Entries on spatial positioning

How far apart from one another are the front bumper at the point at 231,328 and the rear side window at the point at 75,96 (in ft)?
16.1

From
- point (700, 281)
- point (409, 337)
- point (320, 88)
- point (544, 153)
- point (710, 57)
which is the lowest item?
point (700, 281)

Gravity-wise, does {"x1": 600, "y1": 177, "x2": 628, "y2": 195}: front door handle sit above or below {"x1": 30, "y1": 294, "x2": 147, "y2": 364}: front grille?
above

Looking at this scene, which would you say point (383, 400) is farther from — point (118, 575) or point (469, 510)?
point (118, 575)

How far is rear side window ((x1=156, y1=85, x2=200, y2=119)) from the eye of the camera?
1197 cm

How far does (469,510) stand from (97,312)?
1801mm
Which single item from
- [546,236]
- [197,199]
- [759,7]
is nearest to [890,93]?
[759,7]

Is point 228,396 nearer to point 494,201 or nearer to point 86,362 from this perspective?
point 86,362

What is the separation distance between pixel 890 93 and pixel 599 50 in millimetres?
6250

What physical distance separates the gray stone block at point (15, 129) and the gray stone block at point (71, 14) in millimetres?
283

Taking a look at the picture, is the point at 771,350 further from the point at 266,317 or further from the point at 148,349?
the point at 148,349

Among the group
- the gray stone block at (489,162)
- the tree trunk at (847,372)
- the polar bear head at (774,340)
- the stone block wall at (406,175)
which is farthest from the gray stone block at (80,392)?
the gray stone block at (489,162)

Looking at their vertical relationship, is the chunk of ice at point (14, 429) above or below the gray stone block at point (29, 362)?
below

* * *

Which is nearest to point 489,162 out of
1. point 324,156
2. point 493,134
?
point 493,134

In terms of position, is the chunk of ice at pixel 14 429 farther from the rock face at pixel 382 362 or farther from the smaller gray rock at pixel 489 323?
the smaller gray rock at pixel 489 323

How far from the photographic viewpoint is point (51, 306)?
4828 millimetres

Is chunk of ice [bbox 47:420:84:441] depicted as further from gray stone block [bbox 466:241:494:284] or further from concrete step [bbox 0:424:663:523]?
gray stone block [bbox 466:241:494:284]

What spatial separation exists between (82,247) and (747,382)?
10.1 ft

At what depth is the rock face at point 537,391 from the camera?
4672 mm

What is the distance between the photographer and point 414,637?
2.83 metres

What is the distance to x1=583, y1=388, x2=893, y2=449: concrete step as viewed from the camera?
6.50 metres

--

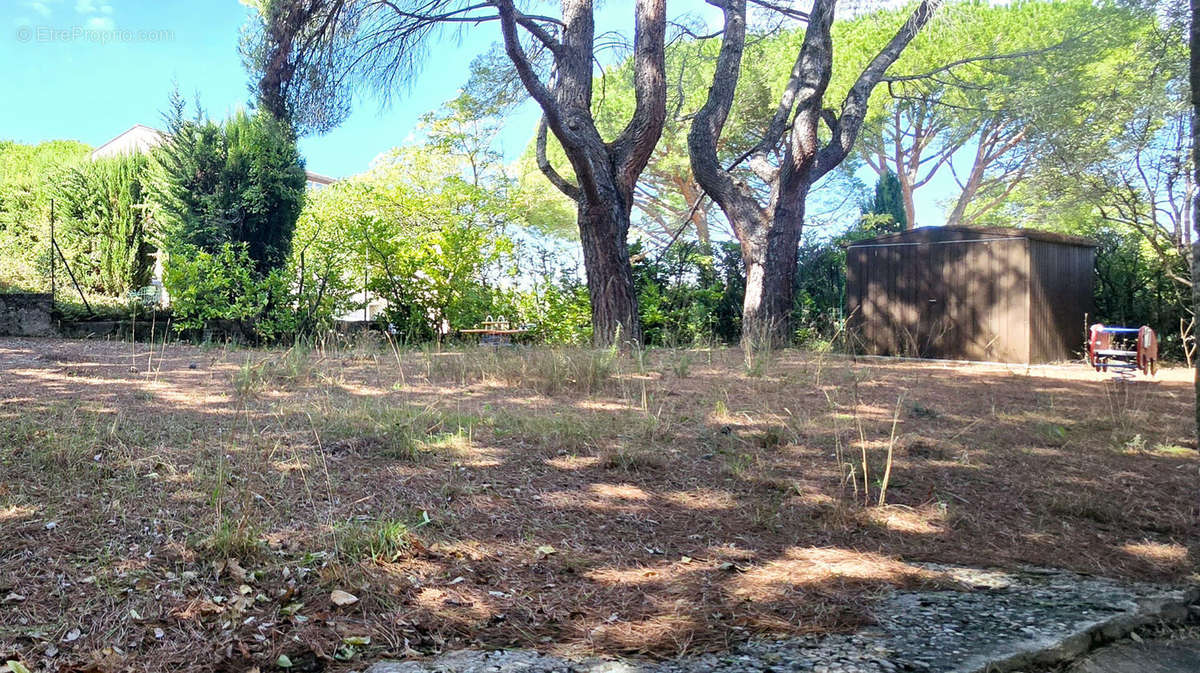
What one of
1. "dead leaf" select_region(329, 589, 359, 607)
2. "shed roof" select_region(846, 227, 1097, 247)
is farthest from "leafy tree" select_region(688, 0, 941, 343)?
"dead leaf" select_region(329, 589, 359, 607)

### What the task asks
Reproduce the material verbatim between the lines holding "How far from" and "2.83 metres", inclusive.

### Answer for the task
How far from the photographic viewpoint is point (51, 306)?
4828 millimetres

Is chunk of ice [bbox 47:420:84:441] depicted as further from gray stone block [bbox 466:241:494:284] or further from concrete step [bbox 0:424:663:523]?
gray stone block [bbox 466:241:494:284]

What spatial separation exists between (82,247) and (747,382)?
10.1 ft

At what depth is the rock face at point 537,391 from the camera?
4672 mm

What is the distance between the photographer and point 414,637?
2.83 metres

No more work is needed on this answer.